Smart contracts often implement non-trivial state transitions that define how their state may evolve over time. Usually the contract’s state is stored in an explicitly stored, such as the state state variable in contract escrow. An example requirement for the escrow contract is to enforce that the the SUCCESS and REFUND states are forever, that is once the contract transitions to one of these states then it is locked into the corresponding state. This is formalized as follows:

// the escrow's CLOSED state is forever
property_permanent_close {
  always(once(Escrow.state == 1)
     ==> (Escrow.state == 1)
}

The once(Escrow.state == 1) quantifier evaluates to true whenever Escrow.state == 1 was true at some point in the history of the contract. This property therefore enforcees that if at any point the state was changed to SUCCESS, then it is bound to remain at state SUCCESS.

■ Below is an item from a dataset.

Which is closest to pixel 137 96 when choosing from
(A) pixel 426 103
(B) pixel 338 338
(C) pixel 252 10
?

Invariants over aggregates

Contracts often store state in mappings. Since Solidity does not allow contracts to iterate over the keys of a mapping, contracts often store state in auxiliary variables to track aggregate information. Invariants over these help establish their correctness. As we saw above, a common idiom is thus to ensure that these auxiliary variables correctly store the state. For instance, the following requirement:

// the sum of deposits equals the escrow's balance
property sum_of_deposits_equals_balance {
  always(SUM(Escrow.deposits) == BALANCE(Escrow));
}

formalizes the invariant that the sum of all deposits (stored at mapping deposits of contract Escrow) must always eausl the escrow’s balance. This invariant does not hold for our example (it is violated after the beneficiary has withdrawn the funds from the escrow).

Multi-contract invariants

Contracts often impose invariants over the bundle of contracts in the project. In our example there are two contracts – the escrow and the crowdsale. An important requirement is to enforce that the amount of raised funds exceeds the crowdsale’s goal if the escrow is in state SUCCESS. This is formalized as follows:

// escrow is in state success only if the amount of raised
// funds exceed the goal of the crowdsale
property success_implies_goal_is_reached {
  always((Escrow.state == 1)
          ==> (Crowdsale.goal <= Crowdsale.raised));
}

This invariant is multi-contract it defines a dependance between the values of Escrow.state and the condition Crowdsale.goal <= Crowdsale.raised.